I've noticed in a few blogs that there are very few comments and I wonder how these bloggers ever know that they are being read. So I just wanted to tell you that I've been reading your blog for about a year now (plus a lot of the archived posts) and I can't tell you how much I appreciate what you do here.

I can feel your enthusiasm and love for reading, writing and teaching, and I think your students are very lucky to be in your classes and workshops. It would be worth it to move to Florida, get a bachelor's degree, and start work on a master's, so I could take your class. :)

Anyway, just wanted to thank you and to let you know I'm reading and learning. I'm sure I'm not the only one.

Deb Mallett
Edmonton, Alberta, Canada

Ayse Papatya Bucak said...

That's very kind of you to say; we'd welcome you here in Florida!

Emily said...

P -- Northanger Abbey is actually one of my favorite Austen novels (I'm a sucker for the other less-liked novel, Mansfield Park as well).

I take your points about the novel, and the way that Austen writes, but I suspect that the reason I prefer this one to the other ones is that I'm interested in the literary history that goes along with this novel --the reaction to other novels that the book holds up, for example.

Ayse Papatya Bucak said...

Dr. E: I believe it is also the other Dr. E's favorite. I did like how it was a book about reading and there's that bit where the narrator complains about novels in which the characters never read. I love that (so true!). I haven't read the whole category of gothic novels that she's reacting against so I'm sure I missed a lot. I'm embarrassed to say I would probably enjoy them...will have to get on that.

Emily said...

Gothic novels of the late 18th century are a hoot (okay, many of them). Some of them are actually quite good (in the literary sense). I like Radcliffe particularly.

Others, not so much -- The Monk by Matthew Lewis is one of those that merits consideration when thinking about literary history and popular reading, but is rather, um, melodramatic. It did have an impact on later writers (like Byron and Shelley).
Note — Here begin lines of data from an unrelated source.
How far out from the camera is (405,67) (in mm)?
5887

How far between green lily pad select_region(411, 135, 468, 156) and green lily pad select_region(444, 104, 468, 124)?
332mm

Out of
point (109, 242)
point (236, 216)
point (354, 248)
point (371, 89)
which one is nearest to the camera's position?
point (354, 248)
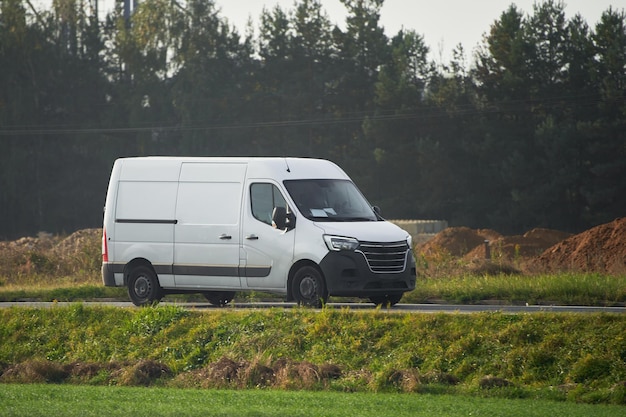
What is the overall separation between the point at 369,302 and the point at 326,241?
11.0 ft

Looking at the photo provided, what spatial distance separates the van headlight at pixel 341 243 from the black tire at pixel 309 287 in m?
0.54

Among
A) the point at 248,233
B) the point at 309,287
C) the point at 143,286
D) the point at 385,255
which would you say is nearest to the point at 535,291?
the point at 385,255

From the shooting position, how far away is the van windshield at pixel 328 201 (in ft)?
62.3

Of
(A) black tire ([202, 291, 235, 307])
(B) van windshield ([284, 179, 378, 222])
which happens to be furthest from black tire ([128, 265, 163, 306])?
(B) van windshield ([284, 179, 378, 222])

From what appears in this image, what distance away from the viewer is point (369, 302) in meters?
21.4

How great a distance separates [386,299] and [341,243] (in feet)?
7.48

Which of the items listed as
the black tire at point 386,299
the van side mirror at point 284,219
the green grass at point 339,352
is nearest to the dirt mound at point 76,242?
the black tire at point 386,299

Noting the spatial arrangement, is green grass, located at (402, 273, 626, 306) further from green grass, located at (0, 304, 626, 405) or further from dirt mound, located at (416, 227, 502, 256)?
dirt mound, located at (416, 227, 502, 256)

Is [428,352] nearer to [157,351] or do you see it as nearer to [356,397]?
[356,397]

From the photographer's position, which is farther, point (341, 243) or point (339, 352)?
point (341, 243)

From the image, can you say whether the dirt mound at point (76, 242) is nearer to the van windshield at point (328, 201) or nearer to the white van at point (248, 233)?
the white van at point (248, 233)

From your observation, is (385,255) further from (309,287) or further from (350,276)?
(309,287)

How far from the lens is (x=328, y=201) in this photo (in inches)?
762

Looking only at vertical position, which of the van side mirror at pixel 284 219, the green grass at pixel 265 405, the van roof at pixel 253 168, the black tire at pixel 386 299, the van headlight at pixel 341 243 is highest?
the van roof at pixel 253 168
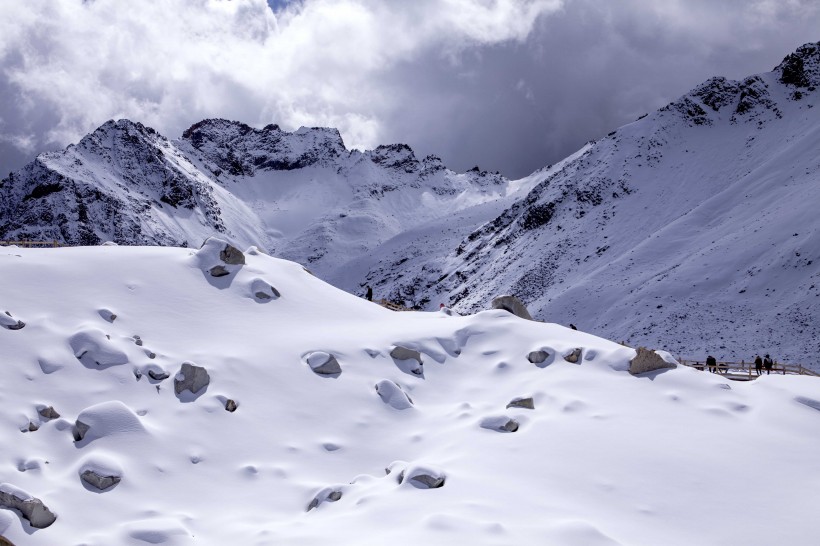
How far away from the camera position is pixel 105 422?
14969 millimetres

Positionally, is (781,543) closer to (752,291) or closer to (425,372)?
(425,372)

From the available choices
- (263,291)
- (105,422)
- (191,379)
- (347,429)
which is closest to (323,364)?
(347,429)

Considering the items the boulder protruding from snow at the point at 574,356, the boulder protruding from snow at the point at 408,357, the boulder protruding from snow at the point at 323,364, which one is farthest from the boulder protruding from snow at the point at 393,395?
the boulder protruding from snow at the point at 574,356

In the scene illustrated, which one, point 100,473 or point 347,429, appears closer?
point 100,473

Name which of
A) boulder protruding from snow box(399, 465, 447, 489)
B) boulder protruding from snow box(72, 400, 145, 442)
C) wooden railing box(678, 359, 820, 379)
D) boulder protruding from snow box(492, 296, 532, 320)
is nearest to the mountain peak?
wooden railing box(678, 359, 820, 379)

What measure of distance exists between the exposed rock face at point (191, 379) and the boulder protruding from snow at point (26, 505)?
5189mm

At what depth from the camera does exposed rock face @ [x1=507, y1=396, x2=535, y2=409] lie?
691 inches

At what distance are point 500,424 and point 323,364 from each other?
5.62 metres

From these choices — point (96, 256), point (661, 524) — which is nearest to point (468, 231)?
point (96, 256)

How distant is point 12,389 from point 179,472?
15.7ft

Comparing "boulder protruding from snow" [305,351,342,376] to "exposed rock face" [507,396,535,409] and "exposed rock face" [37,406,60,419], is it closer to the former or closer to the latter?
"exposed rock face" [507,396,535,409]

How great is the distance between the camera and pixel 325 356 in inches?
759

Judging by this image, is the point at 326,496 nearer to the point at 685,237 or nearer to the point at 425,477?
the point at 425,477

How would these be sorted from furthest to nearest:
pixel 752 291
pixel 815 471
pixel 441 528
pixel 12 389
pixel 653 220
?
pixel 653 220
pixel 752 291
pixel 12 389
pixel 815 471
pixel 441 528
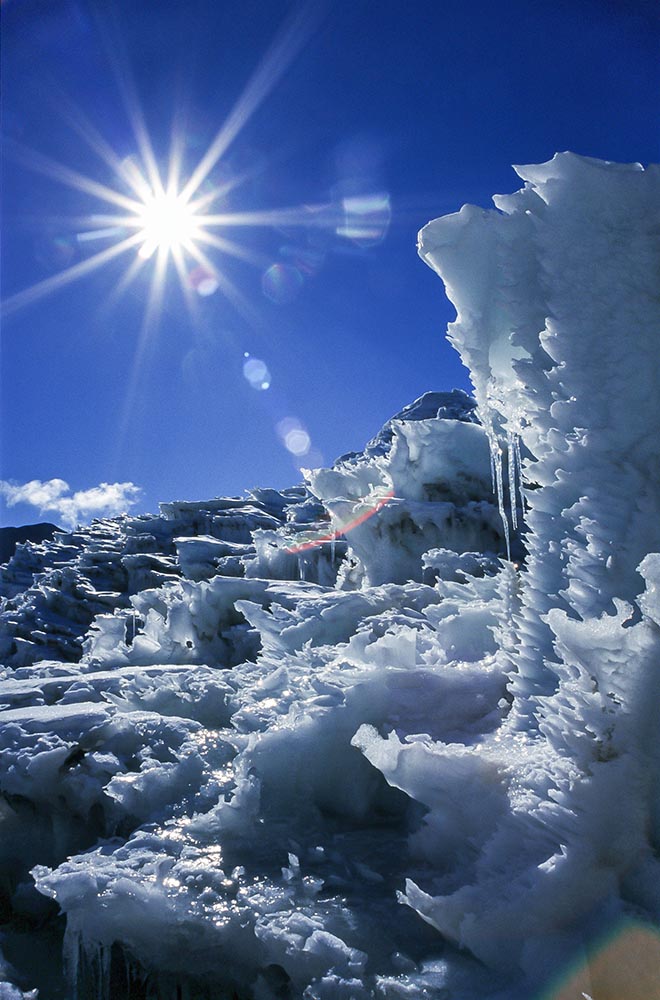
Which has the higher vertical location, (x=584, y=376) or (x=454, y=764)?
(x=584, y=376)

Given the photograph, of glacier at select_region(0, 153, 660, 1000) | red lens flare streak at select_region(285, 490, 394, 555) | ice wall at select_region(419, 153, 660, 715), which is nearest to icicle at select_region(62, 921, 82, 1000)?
glacier at select_region(0, 153, 660, 1000)

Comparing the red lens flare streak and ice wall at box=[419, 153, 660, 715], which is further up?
the red lens flare streak

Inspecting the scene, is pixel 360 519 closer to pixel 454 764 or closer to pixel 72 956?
pixel 454 764

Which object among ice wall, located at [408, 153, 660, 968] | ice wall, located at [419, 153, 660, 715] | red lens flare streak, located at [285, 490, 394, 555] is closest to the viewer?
ice wall, located at [408, 153, 660, 968]

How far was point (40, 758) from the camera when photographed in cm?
677

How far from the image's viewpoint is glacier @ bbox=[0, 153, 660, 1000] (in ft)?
11.6

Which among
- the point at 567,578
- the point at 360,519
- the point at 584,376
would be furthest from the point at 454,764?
the point at 360,519

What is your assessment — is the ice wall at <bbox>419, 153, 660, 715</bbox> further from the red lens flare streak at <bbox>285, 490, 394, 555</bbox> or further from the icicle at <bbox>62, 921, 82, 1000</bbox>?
the red lens flare streak at <bbox>285, 490, 394, 555</bbox>

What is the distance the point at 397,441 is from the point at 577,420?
12.3 metres

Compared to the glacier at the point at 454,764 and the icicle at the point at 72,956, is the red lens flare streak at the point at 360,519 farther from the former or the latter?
the icicle at the point at 72,956

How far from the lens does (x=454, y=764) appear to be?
14.4 feet

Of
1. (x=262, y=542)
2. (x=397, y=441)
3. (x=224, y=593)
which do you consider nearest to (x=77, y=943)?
(x=224, y=593)

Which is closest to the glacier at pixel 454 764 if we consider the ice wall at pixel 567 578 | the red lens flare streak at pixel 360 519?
the ice wall at pixel 567 578

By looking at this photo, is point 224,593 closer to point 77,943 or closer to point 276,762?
point 276,762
I went through a phase where I was really into gothic novels -- the real kind, not the Anne Rice kind. I also had the great fortune of having a professor include several in an 18th c. novels course.

The Other Dr. E said...

Having been cited on this blog, I'd like to clear up my "favorites" by posting my December 2006 ranking of Jane Austen novels, which I drew up after binge-reading them that winter break:

1) Pride and Prejudice
2) Northanger Abbey
3) Persuasion, tied with Emma
4) Lady Susan, tied with Mansfield Park
5) Sense and Sensibility

No question, P&P wins out over the rest. I thought that after having so many years go by from my previous reading that Elizabeth and Darcy would seem too cheesy for me, but no way. They are by far the best couple out of the group, with lovely sparring dialogue. And Elizabeth definitely outshines all the other heroines-smart and sassy.

Having no literary history to contextualize Northanger Abbey, I think I like the novel because Catharine is similar to Elizabeth in terms of her wittiness but at the same time more silly than Elizabeth... and for that reason, endearing.

And S&S is boooring. My apologies to other readers but really, nothing happens in that novel. Well, at least that's the impression I have a year after reading it!


The judge said...

I don't think Blood Meridian is a critique of killing. Frankly, it's a celebration of it.